### Passage for review
/---

Module dependency object

The module dependency object should have a single child, a key/value pair with a key of branch_dependencies, with a value of another object. Because JSON does not permit comments of any sort, this is done to allow for some semblance of self-documentation within the file. Additionally it allows for future expansion without having to bump the version.

The value of this single key is the aptly named....

Branch dependency objects

As mentioned before, this is the lowest level at which dependency relationship make since. Accordingly, this object is where you first start seeing dependency entries being made.

This object consists of a list of key/value pairs. Each key is either a specific git repository branch name (as given on the git.kde.org side of the repository), or *, which means that the dependencies will apply to all other branches.

The value for each of these keys is yet another object (though we're getting close to the end). This object should contain three keys/value pairs. The three keys are:

dependent_on
The value object for this key indicates module/branch pairs that must be built before the current module/branch.
can_use
The value object for this key indicates module/branch pairs that provide functionality which the current module/branch could use, but do not require. (This is the kind of thing which might be instructive to evaluate with the continuous integration system as well, to ensure the current module/branch builds and passes tests with and without the optional module/branch).
not_dependent_on
The value object for this key indicates module/branch pairs that the current module/branch specifically does not depend upon. This may be needed in situations where the mentioned module/branch might otherwise be innocently included in the build (e.g. simply from being present on the C.I. system) but would conflict with a module/branch from dependent_on or can_use.
Dependency specifier objects

The object value for each of the 3 listed types of dependency specifiers are key/value pairs, with the key and value both being strings.

Key
The key is the full kde-projects module path describing the git repository to add/remove a dependency on, or one of the values Qt (meaning Qt4) or Qt5. The latter special specifiers are used by the C.I. system to ensure a correct build environment is prepared.
Value
The value is a string listing the branch to add/remove a dependency on. The branch name should be a branch available for the given module on the git.kde.org server, or may be * to indicate the branch doesn't matter (i.e. that this dependency applies to the entire module).

Implementation notes

Some important notes for implementors (and eventual editors of this file):

With regard to dependency data

  • It is required to use the { } key/value pair syntax for each module/branch dependency specifier, even if all the dependencies are branch-independent. Implementations may assume this.
  • Implementations must not assume that the dependency data for a given module/branch pair included all 3 required keys from Branch dependency objects. Any of the 3 not included should be assumed to have been specified with an empty list of module/branch dependency pairs.

In general

  • JSON does not support comments.
  • JSON DOES NOT SUPPORT COMMENTS.
  • With that in mind, key names starting with "__" (2 underscores) should be reserved to allow for user comments. No special handling is needed on the part of implementations, though they may treat any such key/value pairs as comments.
  • Key names starting with "_[a-zA-Z]" (1 underscore and an ASCII charset letter) are reserved for implementation-specific data. The part of the key name after the leading underscore should be the implementation name (it is required only that the key be namespaced, the key name can contain additional data beyond the implementation name). Nothing shall be assumed regarding the type or contents of the value. Implementors are reminded to consider using other top-level files within kde-build-metadata instead of storing data within this JSON file.
  • The user/implementation keys may appear in any JSON object, not just the top-level object.
  • All other key names are reserved for this specification.

\---

### Extracted data
/---

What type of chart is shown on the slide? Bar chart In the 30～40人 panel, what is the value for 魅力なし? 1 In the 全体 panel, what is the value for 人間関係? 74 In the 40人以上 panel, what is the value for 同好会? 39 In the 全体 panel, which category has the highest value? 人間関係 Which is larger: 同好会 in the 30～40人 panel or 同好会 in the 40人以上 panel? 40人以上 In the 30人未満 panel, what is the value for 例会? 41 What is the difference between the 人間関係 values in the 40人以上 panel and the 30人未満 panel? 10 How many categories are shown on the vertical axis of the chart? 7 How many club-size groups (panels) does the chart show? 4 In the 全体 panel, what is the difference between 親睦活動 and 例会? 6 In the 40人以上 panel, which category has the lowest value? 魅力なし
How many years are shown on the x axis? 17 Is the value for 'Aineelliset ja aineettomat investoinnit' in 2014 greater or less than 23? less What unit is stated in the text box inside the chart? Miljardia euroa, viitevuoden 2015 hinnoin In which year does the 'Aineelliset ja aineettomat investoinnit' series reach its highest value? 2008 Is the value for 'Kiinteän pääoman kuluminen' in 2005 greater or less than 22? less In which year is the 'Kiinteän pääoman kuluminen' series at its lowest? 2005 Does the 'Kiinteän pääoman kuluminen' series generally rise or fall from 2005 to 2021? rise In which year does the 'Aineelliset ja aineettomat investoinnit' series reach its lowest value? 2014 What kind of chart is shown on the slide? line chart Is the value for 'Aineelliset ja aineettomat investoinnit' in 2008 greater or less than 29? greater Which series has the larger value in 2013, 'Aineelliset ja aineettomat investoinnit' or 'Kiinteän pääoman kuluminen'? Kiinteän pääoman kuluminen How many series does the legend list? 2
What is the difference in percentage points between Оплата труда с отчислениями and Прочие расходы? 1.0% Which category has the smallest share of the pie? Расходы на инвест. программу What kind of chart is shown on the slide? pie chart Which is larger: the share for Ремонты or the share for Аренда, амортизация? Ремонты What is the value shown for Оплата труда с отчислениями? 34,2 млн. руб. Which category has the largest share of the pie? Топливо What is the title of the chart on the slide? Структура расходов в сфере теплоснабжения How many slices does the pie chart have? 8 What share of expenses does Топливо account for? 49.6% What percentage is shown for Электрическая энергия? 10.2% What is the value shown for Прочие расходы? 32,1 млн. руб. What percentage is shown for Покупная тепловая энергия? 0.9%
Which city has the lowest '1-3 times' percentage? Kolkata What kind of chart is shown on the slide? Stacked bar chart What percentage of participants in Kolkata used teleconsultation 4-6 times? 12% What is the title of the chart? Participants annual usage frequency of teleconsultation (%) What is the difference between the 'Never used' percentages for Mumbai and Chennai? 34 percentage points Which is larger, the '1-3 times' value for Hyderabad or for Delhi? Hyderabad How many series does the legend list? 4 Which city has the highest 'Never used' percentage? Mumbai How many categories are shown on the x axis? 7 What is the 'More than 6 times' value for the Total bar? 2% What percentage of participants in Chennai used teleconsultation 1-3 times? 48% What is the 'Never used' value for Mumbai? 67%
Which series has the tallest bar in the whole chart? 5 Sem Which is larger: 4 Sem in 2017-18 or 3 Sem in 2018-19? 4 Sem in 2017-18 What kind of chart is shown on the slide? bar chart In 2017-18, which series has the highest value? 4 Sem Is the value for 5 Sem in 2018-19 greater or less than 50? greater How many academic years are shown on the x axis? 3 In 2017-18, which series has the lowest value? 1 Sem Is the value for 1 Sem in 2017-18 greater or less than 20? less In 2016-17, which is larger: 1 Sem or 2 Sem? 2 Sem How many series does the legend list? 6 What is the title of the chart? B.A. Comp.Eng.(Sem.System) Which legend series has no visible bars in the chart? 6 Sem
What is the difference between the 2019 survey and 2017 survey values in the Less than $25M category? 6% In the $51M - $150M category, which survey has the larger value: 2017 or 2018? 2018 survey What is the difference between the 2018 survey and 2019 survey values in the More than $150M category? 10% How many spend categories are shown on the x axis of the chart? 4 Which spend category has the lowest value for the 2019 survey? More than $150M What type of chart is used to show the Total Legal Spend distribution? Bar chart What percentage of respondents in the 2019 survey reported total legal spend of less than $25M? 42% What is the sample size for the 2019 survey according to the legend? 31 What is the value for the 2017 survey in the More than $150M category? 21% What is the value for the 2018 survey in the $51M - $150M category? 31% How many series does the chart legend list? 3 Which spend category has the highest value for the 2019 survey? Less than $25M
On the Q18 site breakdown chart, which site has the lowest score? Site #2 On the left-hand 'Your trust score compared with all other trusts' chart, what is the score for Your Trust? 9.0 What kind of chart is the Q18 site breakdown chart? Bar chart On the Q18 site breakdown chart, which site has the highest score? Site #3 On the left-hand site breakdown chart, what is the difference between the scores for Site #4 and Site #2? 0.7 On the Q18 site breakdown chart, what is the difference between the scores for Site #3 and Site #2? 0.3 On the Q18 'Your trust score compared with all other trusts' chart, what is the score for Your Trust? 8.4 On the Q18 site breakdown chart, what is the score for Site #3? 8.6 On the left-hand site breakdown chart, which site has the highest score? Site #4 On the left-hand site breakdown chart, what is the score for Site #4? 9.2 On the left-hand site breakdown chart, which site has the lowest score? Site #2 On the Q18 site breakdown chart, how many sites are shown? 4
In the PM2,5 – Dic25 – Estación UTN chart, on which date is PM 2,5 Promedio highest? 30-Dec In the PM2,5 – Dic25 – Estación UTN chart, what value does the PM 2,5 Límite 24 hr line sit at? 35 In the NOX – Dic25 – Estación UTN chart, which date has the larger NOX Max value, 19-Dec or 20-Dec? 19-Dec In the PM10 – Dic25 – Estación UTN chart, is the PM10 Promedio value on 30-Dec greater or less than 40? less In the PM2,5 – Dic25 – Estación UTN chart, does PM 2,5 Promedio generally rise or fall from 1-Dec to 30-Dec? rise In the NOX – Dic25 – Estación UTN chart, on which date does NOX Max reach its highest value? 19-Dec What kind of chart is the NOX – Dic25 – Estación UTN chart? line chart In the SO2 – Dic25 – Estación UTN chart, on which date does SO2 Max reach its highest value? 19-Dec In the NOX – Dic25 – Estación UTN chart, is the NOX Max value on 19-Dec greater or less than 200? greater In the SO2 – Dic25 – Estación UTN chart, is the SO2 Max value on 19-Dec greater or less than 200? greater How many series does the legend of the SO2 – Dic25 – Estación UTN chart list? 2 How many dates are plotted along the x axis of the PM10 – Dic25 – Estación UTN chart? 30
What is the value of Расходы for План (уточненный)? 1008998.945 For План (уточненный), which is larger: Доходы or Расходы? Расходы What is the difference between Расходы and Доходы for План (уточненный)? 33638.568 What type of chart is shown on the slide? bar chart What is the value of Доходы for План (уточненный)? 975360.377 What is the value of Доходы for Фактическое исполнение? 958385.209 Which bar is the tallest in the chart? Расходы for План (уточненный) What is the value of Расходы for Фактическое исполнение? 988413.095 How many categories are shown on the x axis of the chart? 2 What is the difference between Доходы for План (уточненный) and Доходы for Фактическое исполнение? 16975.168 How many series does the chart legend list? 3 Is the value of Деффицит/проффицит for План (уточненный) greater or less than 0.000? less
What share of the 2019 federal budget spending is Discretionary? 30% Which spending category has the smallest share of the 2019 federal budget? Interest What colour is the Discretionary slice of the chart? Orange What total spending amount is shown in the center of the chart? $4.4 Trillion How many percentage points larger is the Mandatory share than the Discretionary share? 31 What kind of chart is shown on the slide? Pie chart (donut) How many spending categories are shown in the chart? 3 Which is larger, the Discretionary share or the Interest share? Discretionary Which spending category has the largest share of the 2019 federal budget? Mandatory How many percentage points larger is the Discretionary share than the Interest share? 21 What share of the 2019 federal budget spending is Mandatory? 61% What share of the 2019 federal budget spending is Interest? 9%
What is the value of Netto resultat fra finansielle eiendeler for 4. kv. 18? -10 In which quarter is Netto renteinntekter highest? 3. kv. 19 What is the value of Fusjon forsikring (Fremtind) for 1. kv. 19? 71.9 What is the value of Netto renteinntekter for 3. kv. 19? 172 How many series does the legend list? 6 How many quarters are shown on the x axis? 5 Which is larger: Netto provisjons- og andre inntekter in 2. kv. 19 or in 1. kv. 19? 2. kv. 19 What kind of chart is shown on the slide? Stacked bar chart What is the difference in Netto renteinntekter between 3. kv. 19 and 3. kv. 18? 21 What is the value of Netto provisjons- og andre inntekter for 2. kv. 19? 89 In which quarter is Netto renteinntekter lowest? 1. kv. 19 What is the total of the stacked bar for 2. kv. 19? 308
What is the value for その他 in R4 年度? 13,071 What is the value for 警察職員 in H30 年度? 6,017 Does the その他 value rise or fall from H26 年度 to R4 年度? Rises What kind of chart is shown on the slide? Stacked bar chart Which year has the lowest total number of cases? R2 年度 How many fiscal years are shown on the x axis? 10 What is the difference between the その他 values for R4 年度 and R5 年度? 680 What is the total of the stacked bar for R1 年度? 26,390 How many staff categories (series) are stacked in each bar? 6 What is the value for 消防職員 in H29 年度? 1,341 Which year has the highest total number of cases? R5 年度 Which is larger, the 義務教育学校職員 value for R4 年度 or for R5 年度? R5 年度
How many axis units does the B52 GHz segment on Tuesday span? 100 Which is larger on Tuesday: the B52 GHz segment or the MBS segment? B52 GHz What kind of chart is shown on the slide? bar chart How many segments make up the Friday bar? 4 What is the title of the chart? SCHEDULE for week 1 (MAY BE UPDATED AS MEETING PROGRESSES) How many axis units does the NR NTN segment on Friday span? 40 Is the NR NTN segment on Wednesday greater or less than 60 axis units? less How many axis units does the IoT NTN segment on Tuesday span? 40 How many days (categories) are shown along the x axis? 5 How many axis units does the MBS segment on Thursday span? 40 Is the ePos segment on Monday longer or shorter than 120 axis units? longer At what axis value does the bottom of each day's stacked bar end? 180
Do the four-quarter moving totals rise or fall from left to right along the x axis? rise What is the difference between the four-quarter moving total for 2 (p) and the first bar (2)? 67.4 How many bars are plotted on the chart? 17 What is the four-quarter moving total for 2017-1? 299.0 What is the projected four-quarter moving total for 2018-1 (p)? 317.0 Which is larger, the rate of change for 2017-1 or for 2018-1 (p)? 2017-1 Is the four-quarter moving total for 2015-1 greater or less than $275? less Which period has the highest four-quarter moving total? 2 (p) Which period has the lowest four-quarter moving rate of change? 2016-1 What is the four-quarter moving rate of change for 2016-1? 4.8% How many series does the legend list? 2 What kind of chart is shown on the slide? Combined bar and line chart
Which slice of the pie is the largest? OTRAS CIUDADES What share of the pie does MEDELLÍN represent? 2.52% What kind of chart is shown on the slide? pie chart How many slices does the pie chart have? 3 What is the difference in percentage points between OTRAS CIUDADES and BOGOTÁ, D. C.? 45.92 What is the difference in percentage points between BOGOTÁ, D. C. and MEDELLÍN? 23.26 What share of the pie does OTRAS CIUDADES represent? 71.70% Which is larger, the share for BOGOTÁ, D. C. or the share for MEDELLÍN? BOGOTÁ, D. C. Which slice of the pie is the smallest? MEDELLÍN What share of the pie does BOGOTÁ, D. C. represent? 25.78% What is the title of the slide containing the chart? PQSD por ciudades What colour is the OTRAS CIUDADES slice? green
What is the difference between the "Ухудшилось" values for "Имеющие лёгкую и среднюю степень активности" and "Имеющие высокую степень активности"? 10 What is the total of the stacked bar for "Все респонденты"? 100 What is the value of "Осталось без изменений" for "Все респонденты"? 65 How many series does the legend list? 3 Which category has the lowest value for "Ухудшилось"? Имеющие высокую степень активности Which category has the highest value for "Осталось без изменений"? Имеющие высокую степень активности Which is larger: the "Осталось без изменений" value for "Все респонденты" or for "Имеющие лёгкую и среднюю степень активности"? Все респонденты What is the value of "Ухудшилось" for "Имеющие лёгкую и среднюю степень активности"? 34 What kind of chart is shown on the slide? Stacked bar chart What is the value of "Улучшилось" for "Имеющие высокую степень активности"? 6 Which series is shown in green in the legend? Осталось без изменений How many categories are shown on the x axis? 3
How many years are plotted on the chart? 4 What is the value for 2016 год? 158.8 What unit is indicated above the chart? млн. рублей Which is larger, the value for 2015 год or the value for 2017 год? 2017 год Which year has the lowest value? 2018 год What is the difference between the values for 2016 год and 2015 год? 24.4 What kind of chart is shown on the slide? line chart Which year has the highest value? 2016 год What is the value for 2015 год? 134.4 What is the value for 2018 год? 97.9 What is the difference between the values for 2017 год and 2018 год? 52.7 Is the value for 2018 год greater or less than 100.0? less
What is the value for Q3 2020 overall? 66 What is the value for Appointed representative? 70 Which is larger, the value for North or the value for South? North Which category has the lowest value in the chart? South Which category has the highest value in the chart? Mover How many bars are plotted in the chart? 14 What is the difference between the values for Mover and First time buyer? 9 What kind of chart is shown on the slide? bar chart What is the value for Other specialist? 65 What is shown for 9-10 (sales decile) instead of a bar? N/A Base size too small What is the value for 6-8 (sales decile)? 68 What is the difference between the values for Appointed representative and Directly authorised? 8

\---

### About this task
For each of the following statements about the dependency-format text, answer yes or no according to whether it agrees with the text, and quote the deciding words. (a) A key of * in a branch dependency object makes its dependencies apply to all other branches. (b) Key names that begin with two underscores are reserved for implementation-specific data. (c) In a dependency specifier object, the key Qt refers to Qt5.

### Solution for this exercise
(a) Yes: "or *, which means that the dependencies will apply to all other branches."
(b) No: "key names starting with "__" (2 underscores) should be reserved to allow for user comments."
(c) No: "one of the values Qt (meaning Qt4) or Qt5."